Gençler bir araya geldiklerinde hep gelecekten bahsederler ve gelecekle ilgili hayaller kurarlar. Yaşlılar ise hep eskileri düşünür ve eskileri konuşurlar. Eh biz de yaşlandığımız için hep eskilerden bahsetmeye başladık.
Geçmişten konuşurken "o günlerin tadı başkaydı" deriz. Kış gecelerindeki sohbetten, anlatılan hikâyeler" O zaman televizyon yoktu, tatlı tatlı sohbetlere.
Bilgisayarlar, cep telefonları yoktu. Mektuplar, telgraflar, bayramlarda gönderilmek üzere renk renk kartpostallar vardı. Dökerdiniz duygularınız, satırlara" Önce selam edip, büyüklerin ellerinden, küçüklerin gözlerinden öperek başlardınız duygu yüklü mektubunuza. Hele asker mektubu gelmiş ise, annenler zarflarını bile öpüp koklayıp çöpe atmaya kıyamazlardı.

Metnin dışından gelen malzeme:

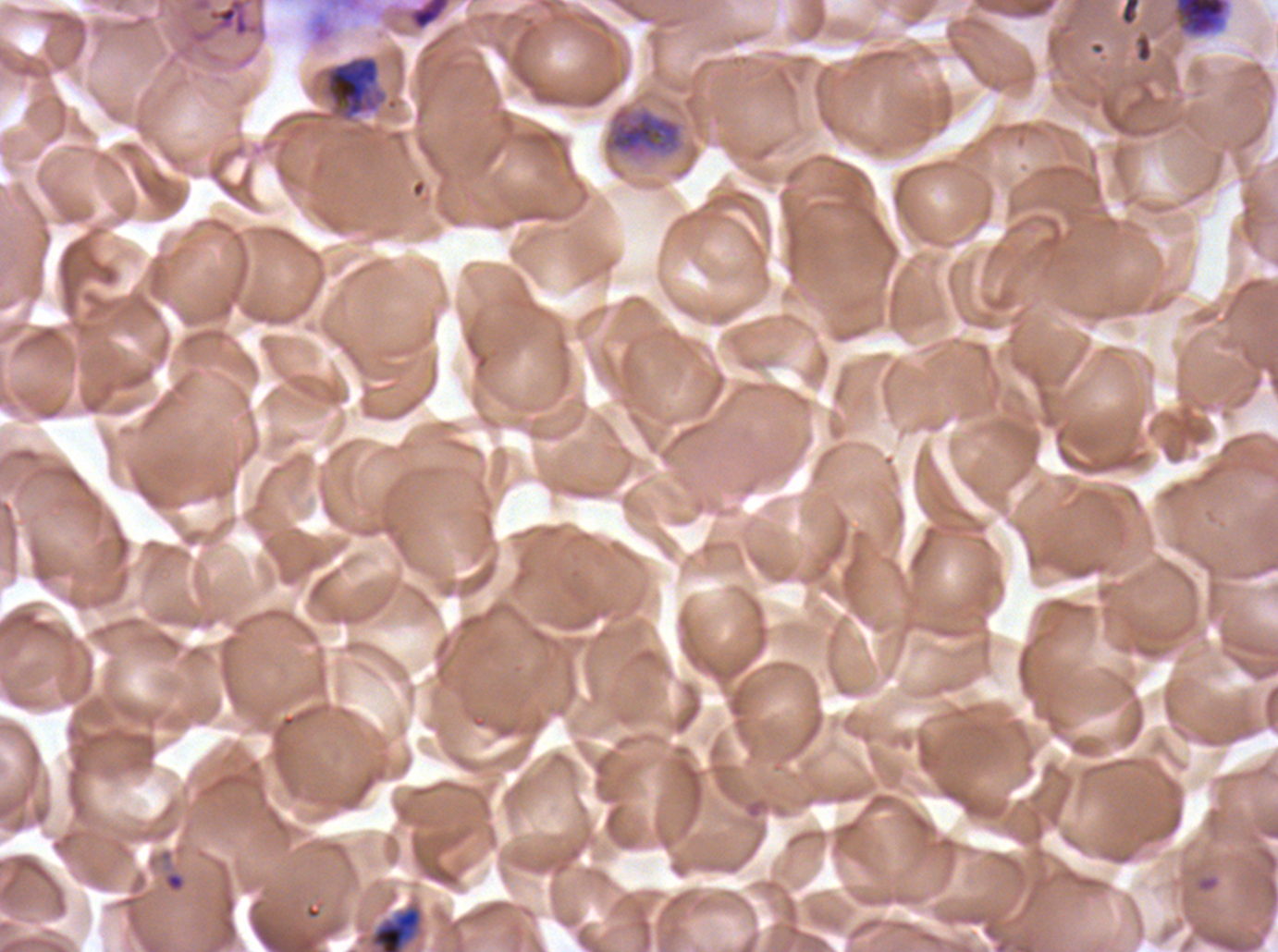
Approximate bounding boxes as {x1, y1, x2, y2} in pixels.
Summary:
  - Ring locations: {146, 848, 189, 895}, {1196, 874, 1220, 893}
  - Debris locations: {403, 0, 453, 32}, {1121, 0, 1140, 25}, {1171, 0, 1232, 39}, {322, 55, 387, 123}, {601, 103, 687, 165}
  - Late trophozoite locations: {368, 904, 424, 951}
  - Image size: 1278×952 pixels
  - Specimen: P. falciparum cultured ex vivo for 24 to 48 hours, from a patient in The Gambia
  - Stain: Giemsa
  - Life-cycle stages observed: ring, late trophozoite
  - Field of view: sub-image separated from a larger composite
  - Preparation: thin blood filmPoint out each Plasmodium parasite.
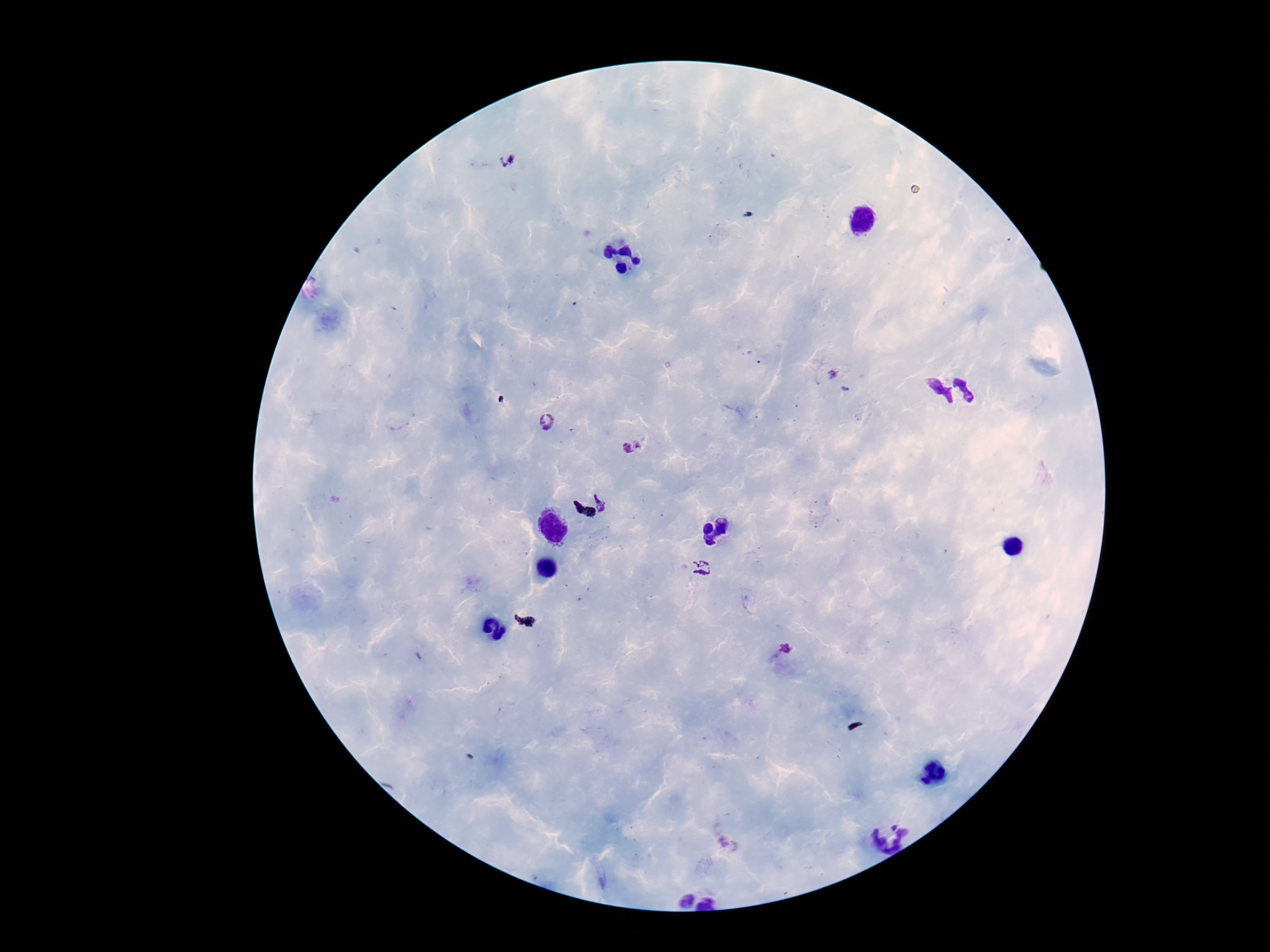
Approximate object centers, in pixels from the top-left corner.
Plasmodium parasites: (x=508, y=161), (x=548, y=423), (x=632, y=447), (x=606, y=499), (x=704, y=570), (x=786, y=647).

100x magnification. Photographed through the microscope eyepiece with a smartphone camera. Giemsa stain. Thick blood film. Image is 1270×952 pixels. One field from this slide. Patient malaria status: positive.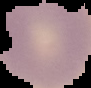

Malaria status: uninfected. Cell region segmented out of the field of view; the surrounding area is masked to black. Image is 91×88 pixels. From a thin blood film.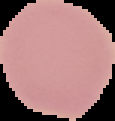 From a thin blood film. Segmented cell region on a black background. Image is 115×121 pixels. Result: no malaria parasites detected.Give the position of every malaria parasite and every leukocyte.
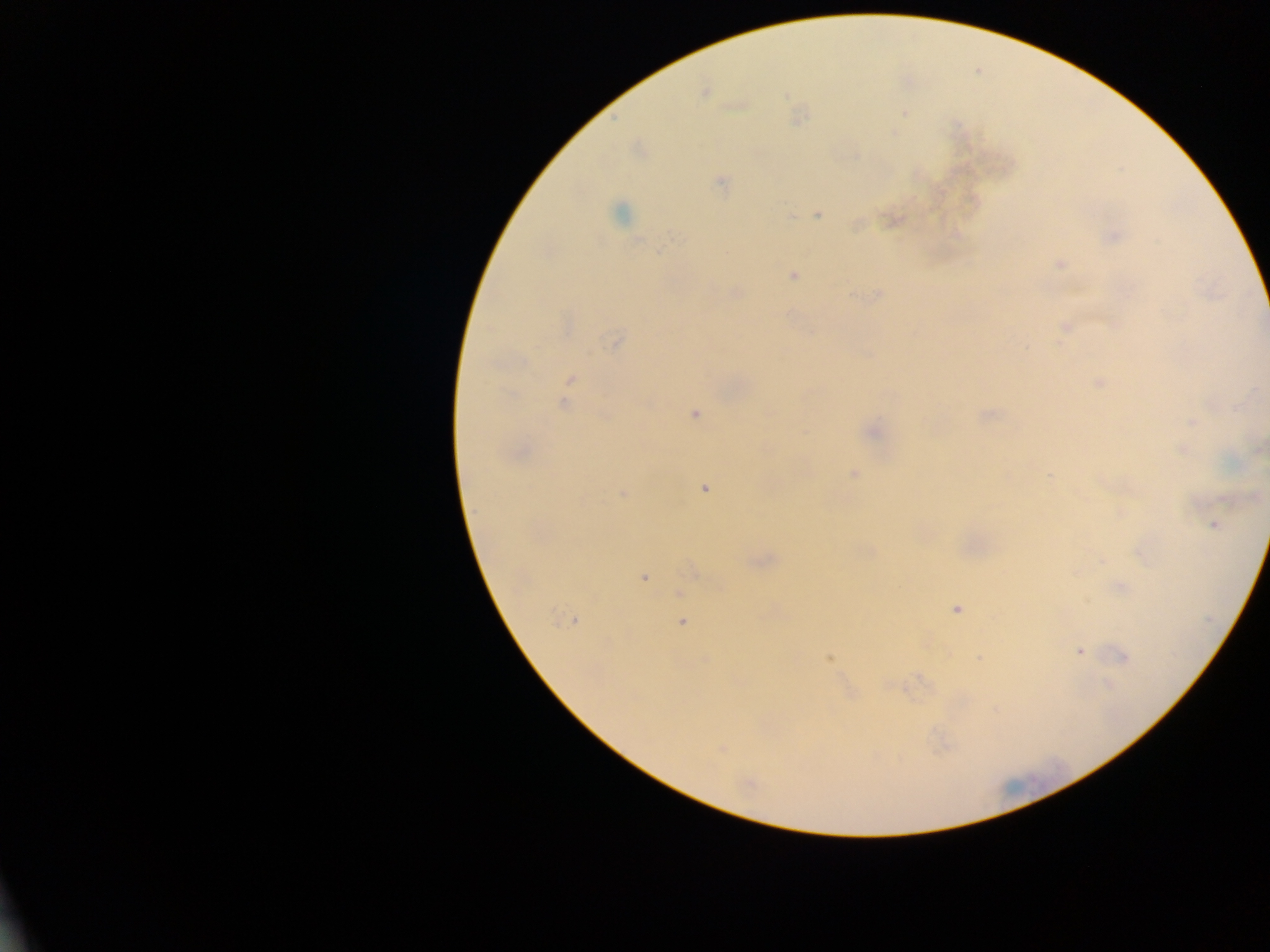

Approximate centers as x y in pixels.
Malaria parasites: 704 91; 739 104; 904 113; 797 117; 721 183; 619 213; 817 214; 788 216; 891 219; 1112 235; 1059 264; 793 276; 735 293; 877 295; 1066 328; 617 340; 570 379; 1099 382; 567 388; 565 402; 694 414; 986 415; 1192 422; 871 430; 1257 448; 1182 449; 519 451; 852 473; 704 487; 622 494; 1213 525; 1141 551; 1101 560; 759 561; 692 570; 643 576; 1120 587; 679 593; 956 608; 572 620; 681 621; 1079 651; 1122 656; 828 658; 979 658; 916 680; 722 749; 750 785.
No leukocytes observed.

{
  "country": "Ghana",
  "image_size": "1270×952 pixels",
  "preparation": "thick blood film",
  "capture": "mobile-phone photograph through a microscope",
  "field_of_view": "single"
}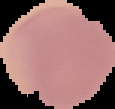

Summary:
  - Preparation: thin blood smear
  - Image size: 115×109 pixels
  - Malaria status: uninfected
  - Image type: segmented cell region on a black background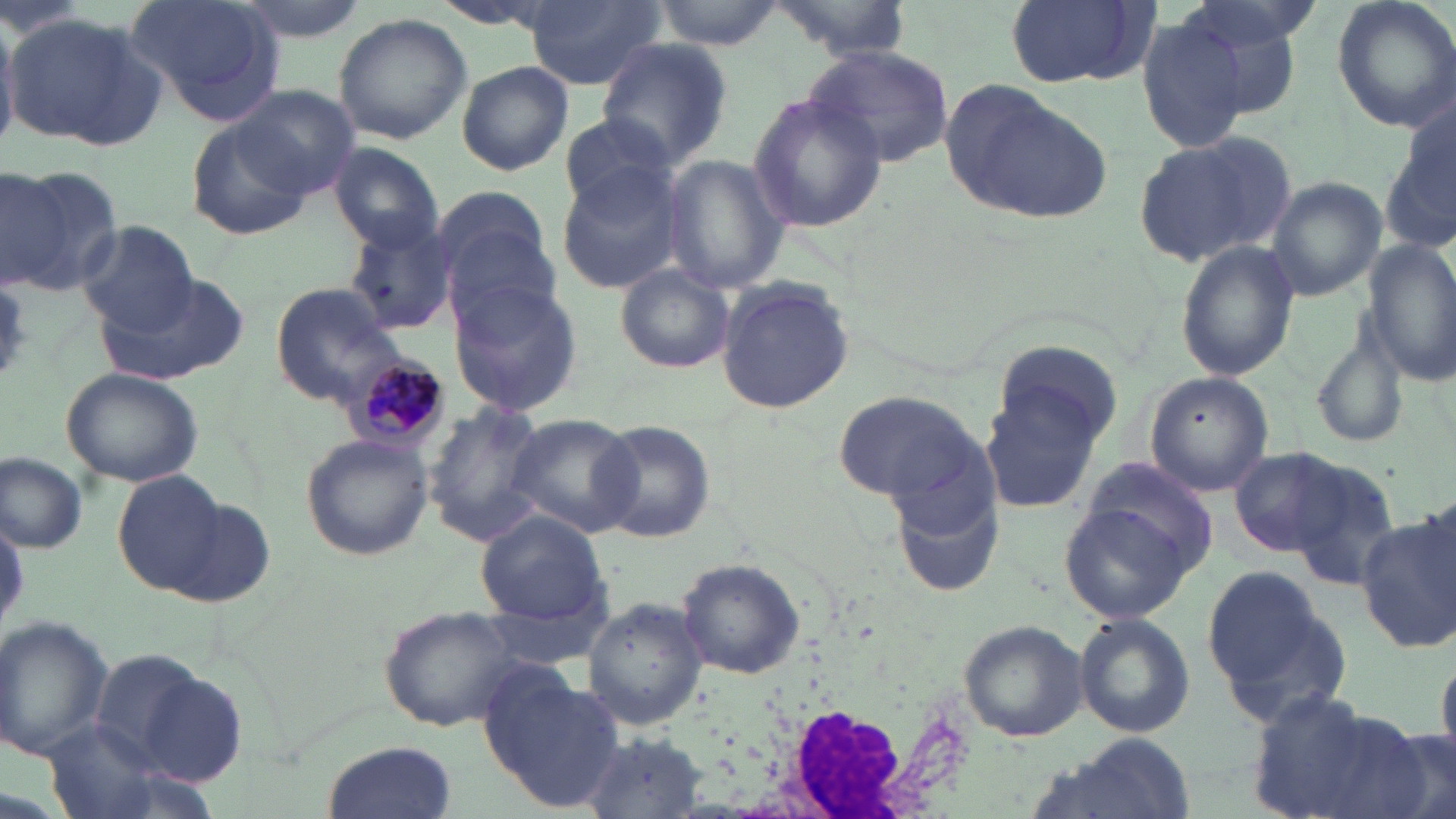
Approximate bounding boxes as (x1, y1, x2, y2) in pixels. Uninfected red blood cell locations: (117, 0, 288, 123), (230, 0, 370, 45), (653, 0, 782, 51), (1002, 0, 1158, 88), (1166, 0, 1310, 115), (1329, 0, 1456, 135), (525, 2, 661, 90), (764, 2, 915, 61), (4, 13, 166, 150), (331, 13, 473, 144), (1136, 14, 1254, 155), (594, 38, 733, 166), (804, 44, 957, 169), (457, 62, 574, 176), (939, 80, 1112, 223), (234, 85, 360, 198), (745, 90, 886, 234), (1380, 110, 1456, 259), (556, 113, 681, 213), (185, 114, 311, 238), (1134, 129, 1295, 268), (328, 144, 444, 250), (659, 155, 789, 294), (0, 164, 119, 294), (556, 166, 686, 295), (1266, 176, 1387, 300), (431, 185, 557, 312), (341, 218, 456, 337), (76, 219, 196, 332), (1175, 239, 1299, 381), (1363, 240, 1456, 381), (615, 264, 736, 374), (111, 272, 249, 383), (447, 276, 584, 416), (715, 276, 855, 416), (271, 280, 409, 407), (1308, 329, 1409, 450), (991, 336, 1124, 455), (61, 367, 205, 488), (1148, 373, 1277, 497), (980, 384, 1107, 519), (830, 387, 992, 507), (420, 402, 552, 546), (503, 413, 640, 536), (588, 418, 716, 542), (301, 432, 434, 561), (1228, 445, 1354, 556), (0, 451, 88, 553), (1079, 456, 1221, 580), (1286, 457, 1401, 587), (892, 469, 1008, 597), (114, 471, 231, 594), (1058, 496, 1200, 623), (166, 498, 276, 607), (1355, 507, 1456, 653), (476, 510, 611, 628), (676, 558, 805, 682), (1201, 565, 1347, 726), (585, 599, 706, 728), (380, 607, 525, 731), (1073, 613, 1196, 737), (0, 615, 112, 763), (960, 620, 1090, 742), (1433, 649, 1456, 770), (95, 652, 241, 783), (481, 668, 627, 814), (1243, 691, 1432, 819), (42, 722, 174, 818), (582, 732, 709, 819), (323, 737, 457, 818), (1020, 737, 1199, 819). White blood cell locations: (753, 658, 954, 819). Plasmodium malariae-infected red blood cell locations: (348, 354, 448, 447). Slide-level diagnosis: Plasmodium malariae. Single field of view. Thin blood film. Optical microscopy. Captured at 1000x magnification. Image is 1456×819 pixels. May-Grünwald-Giemsa-stained preparation.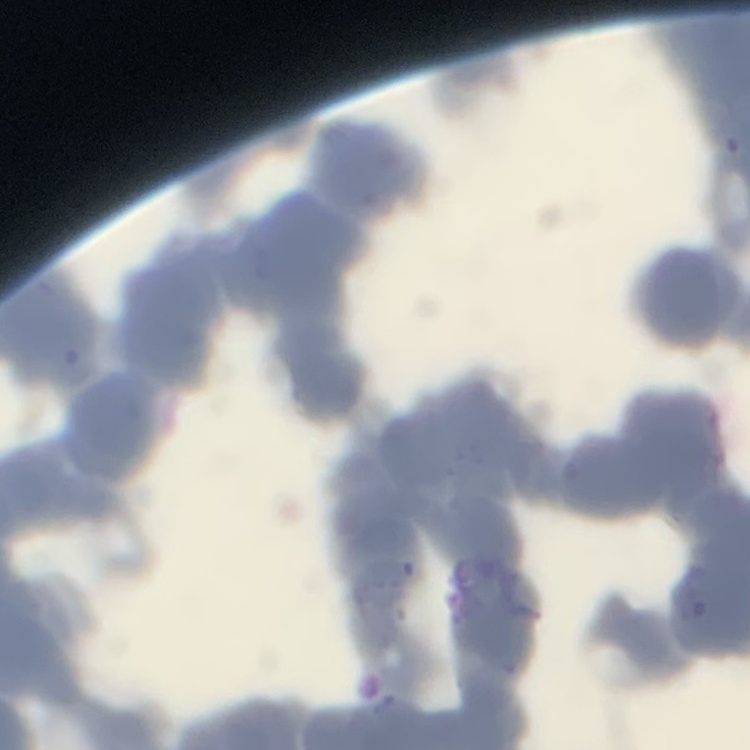

Summary:
  - Erythrocyte morphology: rouleaux formation
  - Image type: square crop of a larger photomicrograph
  - Preparation: thin peripheral smear
  - Stain: Field's or GiemsaIdentify the parasite.
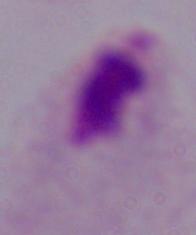

This is a trichomonad.

Summary:
  - Magnification: 1000x
  - Modality: micrographAssess this cell for malaria.
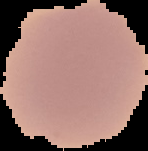

Uninfected.

preparation = thin blood smear
image size = 148×151 pixels
image type = cell region segmented out of the field of view; surrounding area masked to black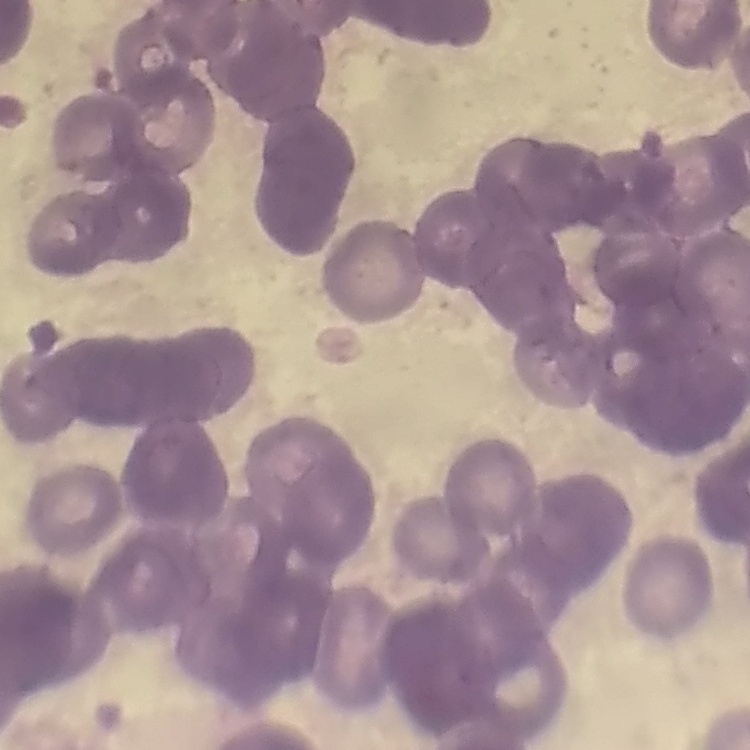

Summary:
  - Erythrocyte morphology: rouleaux formation
  - Image type: square crop of a larger photomicrograph
  - Stain: Field's or Giemsa
  - Preparation: thin blood film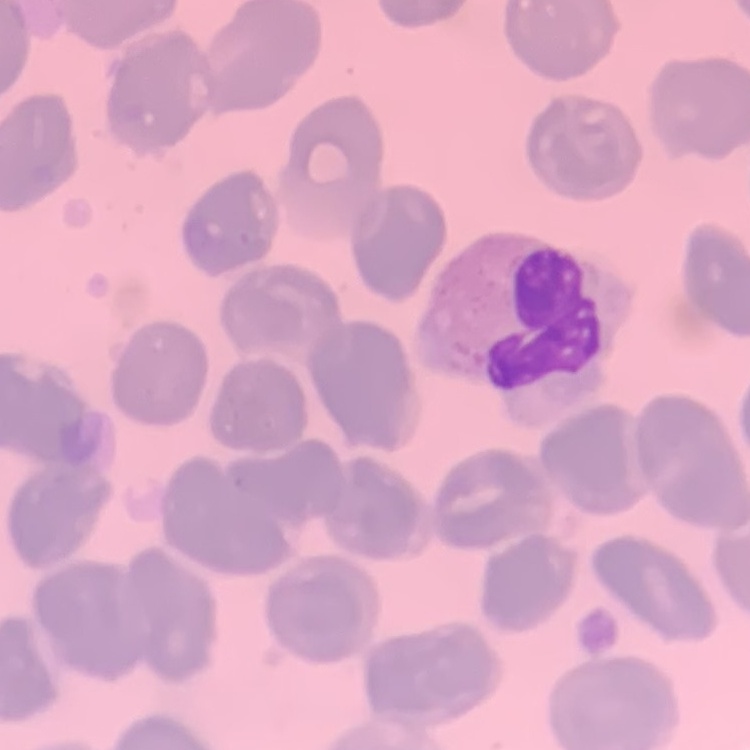

Summary:
  - Erythrocyte morphology: no rouleaux formation
  - Preparation: thin blood film
  - Stain: Field's or Giemsa
  - Image type: one tile cut from a larger photomicrograph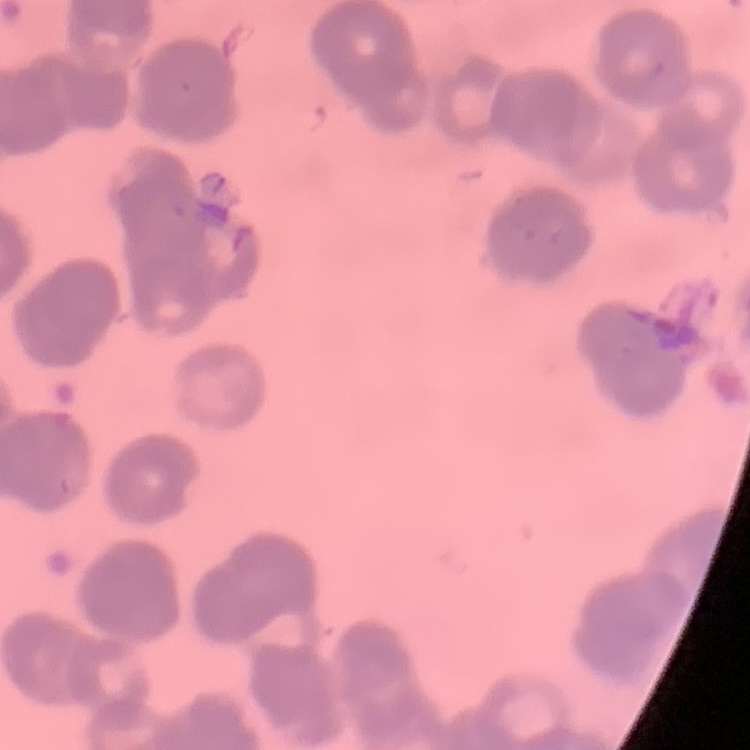 The erythrocytes exhibit rouleaux formation. Thin blood smear. One tile cut from a larger photomicrograph. Stained with either Field's or Giemsa.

Kocaman binaların yerlerinde bahçeli evlerimiz vardı. Kurbanlarımız orada kesilirdi. Şimdi bağışlarla yerine getiriyoruz bu görevimizi.
Bayramlarda evdeki büyüklerin eli öpülür, sonra hısım akraba ve mahalle büyükleri ziyaret edilirdi. Bayram tatilini fırsat bilip, tatil beldemize kaçmazdık.
Bir başkaydı dostluklar, arkadaşlıklar. O günlerde "İş güç görüşemiyoruz yaa"" denmezdi. İki arkadaş karşılaştıkları zaman 3 – 5 dakika sohbetten sonra "hadi görüşürüz, kendine iyi bak" diyerek ama görüşmemek yoktu.
Arkadaşlar zorda kalanlara hiçbir menfaat gözetmeden yardım edelerdi. Ne dolar vardı, ne euro"
Sonra dostlar arasında yabancı paralar borç verilmeye başlandı. Ama artık yabancı para da pek verilmiyor. Çünkü alınan yerine konmuyor. En yakın dostunu aldatmak bile marifet oldu. Aldatan uyanık, aldatılan iyi yürekli insan ise enayi olurdu.
Eskiden uyanıklar yok muydu? Elbette vardı, ama çok azdı. Şimdi yardımlaşan yok mu? Elbette var ama o da azaldı. Eskiden uyanık yok muydu? Diyince aklıma bir hatıram geldi.
Apartmanımızın giriş katında yaşlı bir teyzemiz vardı. Görünüşte katı kuralları olan asık suratlı ama aslında yardımsever ve yufka yürekli bir insandı.
Bodrum katında da oldukça uyanık bir başka komşumuz vardı. Hem de az uyanıklardan değildi. Kendince şeytana pabucu ters giydirenlerdendi.
Bir gün uyanık komşu, yaşlı teyzeden borç para ister. Teyze bildiği halde dayanamaz parayı verir. Aradan aylar geçer, tabi para ödenmemiştir. Eh yaşlı teyzemiz unutmuştur. Bizim uyanık komşu, yaşlı komşuya gider, tekrar para ister. Teyze "tabi yavrum, halıyı kaldır, altından parayı al" der. Bizim uyanık iştahla halıyı kaldırır ama para yoktur. Paranın orda olmadığını söyler. Yaşlı teyze cevabı yapıştırır. "Zamanında aldığını yerine koysaydın şimdi orda bulurdun, aldığını koymamışsın ki; bulamadın yavrum" der.
Ne dersiniz, aldığımızı yerine koyuyor muyuz?
Aslında o teyzeler hala var. Var ama uyanıklar çoğaldı, aldığını yerine koyanlar azaldı.
Hayatımız bugün daha kolaylaştı, daha rahat yaşamaya başladık, ama birtakım değerlerimizi kayıp mı ettik acaba?